— Покажи! — девушка лениво потянулась к коробочке.
— Красота, может, и не сногсшибательная, однако редкость — величайшая. Помнишь недавнюю шумиху вокруг падения в центре города метеорита?
— Того самого, что рассыпался в прах?
— В прах — да не совсем! — заговорщицки улыбнулся Берц. — Кое-что осталось. Незначительного размера дольки. Только об их истинном количестве мало кто знает. Даже среди астрогеологов. Одна из крупинок досталась мне. На Земле подобный минерал отсутствует. Так что перстенек, инкрустированный эладором, — единственный на планете.
— Спасибо, папуля! Я ценю твои заботы! — голос Ирены выражал эмоций не больше, чем звук сбрасываемого с крыши дефицитного на экваторе Африки льда или лежащий в тазике у ног хирурга удаленный им аппендикс.
Стеф Берц, не подавая вида, что уязвлен холодным безразличием дочери, молча надел перстень на изящный палец ее руки.
В коридоре клиники две недурной внешности медсестры, между тем, темпераментно судачили о посетителе и больной. Миниатюрная шатенка в очках-колесах, кстати, очень ей шедших, никак не могла утолить не в меру разгоревшееся любопытство.
— Он — импозантный мужчина! Просто мармелад в шоколаде! Сладкий-сладкий! От проституток, этих бесстыжих вешалок, наверняка на улице отбоя нет. Ты как считаешь?
— Никак! — отрезала напарница, старше не только по возрасту, но и стажу работы в элитном учреждении. — Что мне за дело до личной жизни посетителей?
— И давно записалась в святоши?
— Нет! Однако с ним в постель не лягу даже за раковину каури, доверху наполненную отборным жемчугом.
— Не твой тип?
— Вовсе нет! Просто этими упражнениями я с ним уже занималась. И не скажу, что вознеслась на небеса от испытанного блаженства.
— Может, ты просто слишком требовательна?
— Два раза за ночь — разве это результат? Смех, да и только! А как хорохорился, одним видом давая понять, что непременно заставит меня искать пятый угол.
— И все равно, на мой взгляд, он — сим-по-пон-чик!
— Симпопончик — тренируй свой кончик!
— Да ты прямо поэт! — благоговейно произнесла младшая из товарок.
— Одно время, причем довольно долго, сожительствовала с ударником рифмованного труда. От него нахваталась.
— А что его дочь? Серьезно болеет?
— Не то слово! Ты у нас без году неделя, поэтому не знаешь, что Ирена больна неизлечимо.
— А она разве не реабилитационный период после пластической операции проходит? Во всяком случае, так записано в истории болезни.
— Так-то оно так, однако…
— Не набивай себе цену! Колись…
— Видишь ли, под скальпель хирурга-косметолога она попадает не впервые. Кстати, я ее — без тени злорадства — называю не Ирена, а Сирена. Сирена де Бержерак…
— Значит, у нее…
— Да, если тебе хотя бы в общих чертах известна трагедия этого француза…
— Я, конечно, с писателями, тем более регулярно, корректурой волос между ног не занималась, — колкостью на колкость ответила медсестра, — но в колледже историю мировой литературы изучала. Итак, у бедняжки — большой нос?

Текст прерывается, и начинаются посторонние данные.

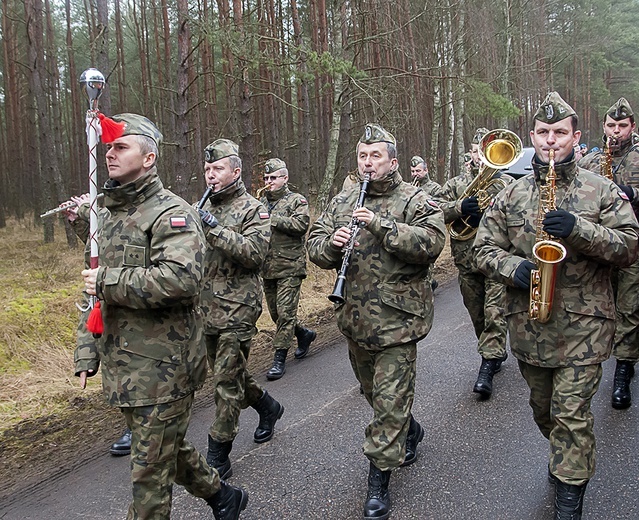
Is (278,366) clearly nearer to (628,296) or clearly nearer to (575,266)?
(628,296)

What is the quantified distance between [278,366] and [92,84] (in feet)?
13.4

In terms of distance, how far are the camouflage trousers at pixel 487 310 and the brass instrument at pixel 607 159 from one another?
1.39m

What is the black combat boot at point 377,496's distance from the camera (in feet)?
11.5

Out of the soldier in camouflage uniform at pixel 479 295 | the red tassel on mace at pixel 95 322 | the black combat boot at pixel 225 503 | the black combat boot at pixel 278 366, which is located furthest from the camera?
the black combat boot at pixel 278 366

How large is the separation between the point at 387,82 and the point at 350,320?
45.6 feet

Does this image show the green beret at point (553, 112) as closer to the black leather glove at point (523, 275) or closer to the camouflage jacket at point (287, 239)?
the black leather glove at point (523, 275)

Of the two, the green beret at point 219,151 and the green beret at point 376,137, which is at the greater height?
the green beret at point 376,137

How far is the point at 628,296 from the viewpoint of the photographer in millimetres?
5262

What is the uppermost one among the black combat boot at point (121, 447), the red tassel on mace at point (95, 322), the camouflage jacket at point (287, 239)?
the red tassel on mace at point (95, 322)

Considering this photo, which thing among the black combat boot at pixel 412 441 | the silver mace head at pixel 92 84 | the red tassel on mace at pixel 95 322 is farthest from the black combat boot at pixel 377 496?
the silver mace head at pixel 92 84

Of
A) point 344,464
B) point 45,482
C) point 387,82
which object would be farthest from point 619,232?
point 387,82

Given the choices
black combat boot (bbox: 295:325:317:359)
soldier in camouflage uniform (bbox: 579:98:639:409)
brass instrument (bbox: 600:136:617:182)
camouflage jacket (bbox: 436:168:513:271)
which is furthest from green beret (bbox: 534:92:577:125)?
black combat boot (bbox: 295:325:317:359)

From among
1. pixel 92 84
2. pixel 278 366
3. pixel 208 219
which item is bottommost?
pixel 278 366

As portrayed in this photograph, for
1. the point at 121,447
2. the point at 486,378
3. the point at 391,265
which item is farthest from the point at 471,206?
the point at 121,447
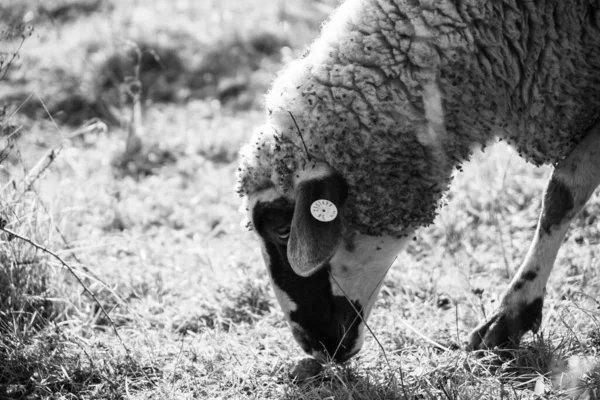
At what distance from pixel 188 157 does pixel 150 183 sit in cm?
56

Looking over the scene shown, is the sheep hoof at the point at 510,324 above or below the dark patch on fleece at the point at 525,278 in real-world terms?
below

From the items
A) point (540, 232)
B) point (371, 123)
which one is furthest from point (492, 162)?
point (371, 123)

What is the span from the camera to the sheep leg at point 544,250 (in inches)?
119

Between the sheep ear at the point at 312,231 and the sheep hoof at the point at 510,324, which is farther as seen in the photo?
the sheep hoof at the point at 510,324

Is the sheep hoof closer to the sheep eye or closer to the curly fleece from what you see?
the curly fleece

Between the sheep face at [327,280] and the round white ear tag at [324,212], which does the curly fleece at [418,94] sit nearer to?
the sheep face at [327,280]

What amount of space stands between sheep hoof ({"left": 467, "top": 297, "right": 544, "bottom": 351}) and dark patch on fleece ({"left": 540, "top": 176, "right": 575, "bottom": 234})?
0.32m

— Не то слово! Больше двух с половиною дюймов. Представляешь этот банан?! Судовой румпель — вот что такое ее нюхало! Да еще с отвратительной фиолетовой гроздью на переносице. В самый раз без грима в фильме ужасов сниматься.
— Но ведь для современной медицины особого труда устранить подобную патологию не составляет.
— Увы, составляет! Иначе бы Ирена столько не страдала. Трудно поверить, но два года назад она была абсолютно нормальной, пышущей здоровьем красоткой. А потом на носу вскочила едва заметная горошина. Заразу, еще не подозревая о ее подлой каверзности, удалили. Не в нашей, правда, клинике. Худшее, казалось, осталось позади. Как вдруг девушка начала примечать, что ее орган обоняния ведет себя, мягко говоря, странно. Иными словами, он как бы начал жить собственной жизнью. С каждым днем становился длиннее, а на месте каждой удаляемой шишечки сразу появились две.
— Силы небесные! — напарница так сопереживала, что ее очки-колеса запотели, и она принялась совершенно бездумно протирать их полой медицинского халата.
— Последовала новая операция, включая химиотерапию. И вновь результат — обратный ожидаемому. Нос, будто взбесившись, все удлинялся и удлинялся, а на переносице выросло уже четыре шишки. И пошло-поехало. Сейчас их у нее шестнадцать. Целая виноградная гроздь, до содрогания отвратительная в своей лиловости. И что самое страшное, ни одно медицинское светило в мире не знает, как этот симбиоз поведет себя дальше.